** AVAILABLE RECORDS follows **

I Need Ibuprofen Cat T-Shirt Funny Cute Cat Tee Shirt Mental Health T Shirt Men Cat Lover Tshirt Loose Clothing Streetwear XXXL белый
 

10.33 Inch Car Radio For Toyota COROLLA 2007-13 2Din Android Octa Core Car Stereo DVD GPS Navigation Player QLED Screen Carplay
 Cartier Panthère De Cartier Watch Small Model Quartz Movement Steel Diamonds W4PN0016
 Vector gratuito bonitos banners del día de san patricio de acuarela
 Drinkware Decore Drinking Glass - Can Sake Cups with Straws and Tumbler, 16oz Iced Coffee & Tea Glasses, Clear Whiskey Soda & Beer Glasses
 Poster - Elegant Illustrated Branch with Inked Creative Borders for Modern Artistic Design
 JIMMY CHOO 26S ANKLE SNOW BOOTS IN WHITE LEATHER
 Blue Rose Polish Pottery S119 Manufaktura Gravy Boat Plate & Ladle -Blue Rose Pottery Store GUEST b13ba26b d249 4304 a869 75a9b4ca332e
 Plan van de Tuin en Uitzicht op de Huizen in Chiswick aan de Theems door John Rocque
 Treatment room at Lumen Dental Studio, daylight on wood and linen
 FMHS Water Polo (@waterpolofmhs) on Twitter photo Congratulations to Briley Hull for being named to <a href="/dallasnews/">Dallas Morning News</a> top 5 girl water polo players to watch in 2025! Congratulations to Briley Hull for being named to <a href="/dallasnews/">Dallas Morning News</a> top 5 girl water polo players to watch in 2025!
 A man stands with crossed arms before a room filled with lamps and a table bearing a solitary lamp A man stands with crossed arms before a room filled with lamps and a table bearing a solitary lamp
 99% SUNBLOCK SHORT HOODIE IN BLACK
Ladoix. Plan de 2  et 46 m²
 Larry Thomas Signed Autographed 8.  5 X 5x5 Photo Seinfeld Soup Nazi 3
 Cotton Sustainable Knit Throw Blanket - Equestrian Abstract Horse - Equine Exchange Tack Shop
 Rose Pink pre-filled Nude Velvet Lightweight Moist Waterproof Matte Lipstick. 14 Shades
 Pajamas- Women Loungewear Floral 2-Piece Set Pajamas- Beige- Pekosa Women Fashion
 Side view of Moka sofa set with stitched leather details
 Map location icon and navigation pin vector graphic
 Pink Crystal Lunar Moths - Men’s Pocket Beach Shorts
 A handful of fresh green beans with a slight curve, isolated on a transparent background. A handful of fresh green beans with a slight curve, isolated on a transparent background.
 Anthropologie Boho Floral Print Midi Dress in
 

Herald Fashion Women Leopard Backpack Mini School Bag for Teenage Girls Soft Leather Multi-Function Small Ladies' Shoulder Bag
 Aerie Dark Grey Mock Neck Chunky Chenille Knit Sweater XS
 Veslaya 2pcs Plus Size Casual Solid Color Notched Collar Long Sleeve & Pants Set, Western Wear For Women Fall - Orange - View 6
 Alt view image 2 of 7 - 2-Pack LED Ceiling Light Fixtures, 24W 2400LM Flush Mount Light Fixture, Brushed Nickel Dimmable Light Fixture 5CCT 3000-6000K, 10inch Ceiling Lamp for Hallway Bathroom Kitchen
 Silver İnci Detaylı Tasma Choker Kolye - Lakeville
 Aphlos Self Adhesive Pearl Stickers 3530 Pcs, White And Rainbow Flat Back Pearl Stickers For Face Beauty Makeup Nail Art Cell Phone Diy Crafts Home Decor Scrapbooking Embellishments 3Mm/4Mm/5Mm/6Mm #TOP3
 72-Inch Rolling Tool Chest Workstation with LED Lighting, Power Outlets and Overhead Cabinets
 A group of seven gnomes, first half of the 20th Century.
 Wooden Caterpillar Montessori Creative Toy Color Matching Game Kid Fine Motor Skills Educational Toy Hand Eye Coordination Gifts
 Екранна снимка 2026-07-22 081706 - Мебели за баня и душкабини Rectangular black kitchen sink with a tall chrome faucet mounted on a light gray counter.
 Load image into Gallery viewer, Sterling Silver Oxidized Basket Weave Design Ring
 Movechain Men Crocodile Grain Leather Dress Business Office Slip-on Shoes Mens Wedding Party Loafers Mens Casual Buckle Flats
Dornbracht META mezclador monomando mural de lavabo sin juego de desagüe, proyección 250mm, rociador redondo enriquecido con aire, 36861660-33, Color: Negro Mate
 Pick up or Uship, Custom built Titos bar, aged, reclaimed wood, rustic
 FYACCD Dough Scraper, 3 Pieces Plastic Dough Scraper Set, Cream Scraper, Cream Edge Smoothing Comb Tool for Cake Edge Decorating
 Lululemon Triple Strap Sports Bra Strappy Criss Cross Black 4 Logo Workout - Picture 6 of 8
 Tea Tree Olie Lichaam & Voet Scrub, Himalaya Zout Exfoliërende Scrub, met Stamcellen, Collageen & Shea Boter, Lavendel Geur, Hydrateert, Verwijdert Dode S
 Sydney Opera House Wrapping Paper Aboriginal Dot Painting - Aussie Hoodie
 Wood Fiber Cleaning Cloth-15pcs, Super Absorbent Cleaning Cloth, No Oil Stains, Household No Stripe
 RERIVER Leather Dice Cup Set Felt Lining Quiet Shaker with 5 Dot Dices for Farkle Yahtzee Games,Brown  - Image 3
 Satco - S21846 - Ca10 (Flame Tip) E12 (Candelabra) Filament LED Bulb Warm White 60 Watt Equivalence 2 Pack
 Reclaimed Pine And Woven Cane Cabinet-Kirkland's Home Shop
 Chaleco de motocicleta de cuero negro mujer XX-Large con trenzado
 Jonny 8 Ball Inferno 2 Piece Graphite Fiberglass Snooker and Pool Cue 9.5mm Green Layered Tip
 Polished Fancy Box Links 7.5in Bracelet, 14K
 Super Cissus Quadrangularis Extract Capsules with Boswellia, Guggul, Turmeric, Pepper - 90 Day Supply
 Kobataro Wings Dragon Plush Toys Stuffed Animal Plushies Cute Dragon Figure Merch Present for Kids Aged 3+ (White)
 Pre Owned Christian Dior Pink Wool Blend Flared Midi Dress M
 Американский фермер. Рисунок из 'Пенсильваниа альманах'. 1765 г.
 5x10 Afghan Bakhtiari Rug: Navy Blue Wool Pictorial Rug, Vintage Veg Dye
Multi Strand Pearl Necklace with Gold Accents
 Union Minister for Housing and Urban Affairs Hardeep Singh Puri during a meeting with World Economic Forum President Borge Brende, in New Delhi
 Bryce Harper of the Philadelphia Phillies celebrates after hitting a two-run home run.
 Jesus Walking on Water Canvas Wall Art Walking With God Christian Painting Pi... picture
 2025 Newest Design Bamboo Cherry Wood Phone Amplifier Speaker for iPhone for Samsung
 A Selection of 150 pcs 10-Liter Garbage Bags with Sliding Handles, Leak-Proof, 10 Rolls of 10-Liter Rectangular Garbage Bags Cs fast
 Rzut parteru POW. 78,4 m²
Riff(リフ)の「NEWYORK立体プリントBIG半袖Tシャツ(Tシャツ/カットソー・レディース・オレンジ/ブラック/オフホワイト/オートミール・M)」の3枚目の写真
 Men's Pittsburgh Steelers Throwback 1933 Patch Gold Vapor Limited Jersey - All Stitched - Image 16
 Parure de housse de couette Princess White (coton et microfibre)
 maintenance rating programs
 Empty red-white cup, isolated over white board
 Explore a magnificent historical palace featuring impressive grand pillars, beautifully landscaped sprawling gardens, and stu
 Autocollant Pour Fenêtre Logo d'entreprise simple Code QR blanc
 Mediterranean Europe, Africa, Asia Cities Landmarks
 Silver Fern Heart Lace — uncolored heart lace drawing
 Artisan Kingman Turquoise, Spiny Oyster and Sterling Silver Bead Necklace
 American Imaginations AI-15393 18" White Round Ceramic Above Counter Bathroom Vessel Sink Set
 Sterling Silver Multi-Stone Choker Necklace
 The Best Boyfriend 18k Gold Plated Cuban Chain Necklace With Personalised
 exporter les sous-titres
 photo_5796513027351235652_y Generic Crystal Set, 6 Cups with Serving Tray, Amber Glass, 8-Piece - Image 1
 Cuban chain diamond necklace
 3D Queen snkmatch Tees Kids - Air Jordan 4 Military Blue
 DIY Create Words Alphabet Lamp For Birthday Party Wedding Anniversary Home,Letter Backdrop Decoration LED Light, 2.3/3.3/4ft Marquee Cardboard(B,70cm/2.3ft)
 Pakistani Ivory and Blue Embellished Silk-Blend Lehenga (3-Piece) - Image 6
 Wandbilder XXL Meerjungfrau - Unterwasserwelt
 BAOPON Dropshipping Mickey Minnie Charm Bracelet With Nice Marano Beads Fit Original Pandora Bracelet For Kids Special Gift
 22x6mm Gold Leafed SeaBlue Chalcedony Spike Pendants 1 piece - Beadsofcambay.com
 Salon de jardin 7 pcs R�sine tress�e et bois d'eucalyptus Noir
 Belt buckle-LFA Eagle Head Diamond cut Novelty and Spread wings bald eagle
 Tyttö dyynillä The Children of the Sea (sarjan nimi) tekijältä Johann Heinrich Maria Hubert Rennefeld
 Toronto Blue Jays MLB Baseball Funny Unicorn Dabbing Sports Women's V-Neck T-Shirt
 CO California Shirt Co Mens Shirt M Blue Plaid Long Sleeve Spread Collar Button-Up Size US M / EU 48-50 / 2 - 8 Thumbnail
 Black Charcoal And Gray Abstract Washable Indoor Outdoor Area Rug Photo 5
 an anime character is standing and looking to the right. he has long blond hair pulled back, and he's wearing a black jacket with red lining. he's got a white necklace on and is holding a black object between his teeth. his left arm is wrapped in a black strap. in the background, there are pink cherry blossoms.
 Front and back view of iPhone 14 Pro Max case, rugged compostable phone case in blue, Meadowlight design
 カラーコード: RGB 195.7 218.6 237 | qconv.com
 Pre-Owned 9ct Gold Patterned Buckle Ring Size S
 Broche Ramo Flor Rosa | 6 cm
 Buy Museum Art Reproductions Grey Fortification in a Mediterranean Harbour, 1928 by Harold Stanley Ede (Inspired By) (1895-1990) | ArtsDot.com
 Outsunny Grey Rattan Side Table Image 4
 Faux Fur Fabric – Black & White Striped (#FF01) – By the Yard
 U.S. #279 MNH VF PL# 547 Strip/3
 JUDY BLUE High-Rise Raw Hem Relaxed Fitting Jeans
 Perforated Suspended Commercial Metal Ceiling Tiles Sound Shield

** End of AVAILABLE RECORDS **

EXERCISE DETAILS: The word "Fashion" appears in some lines of the records. Please work out how many and reply with that number only.

WRITTEN ANSWER: 2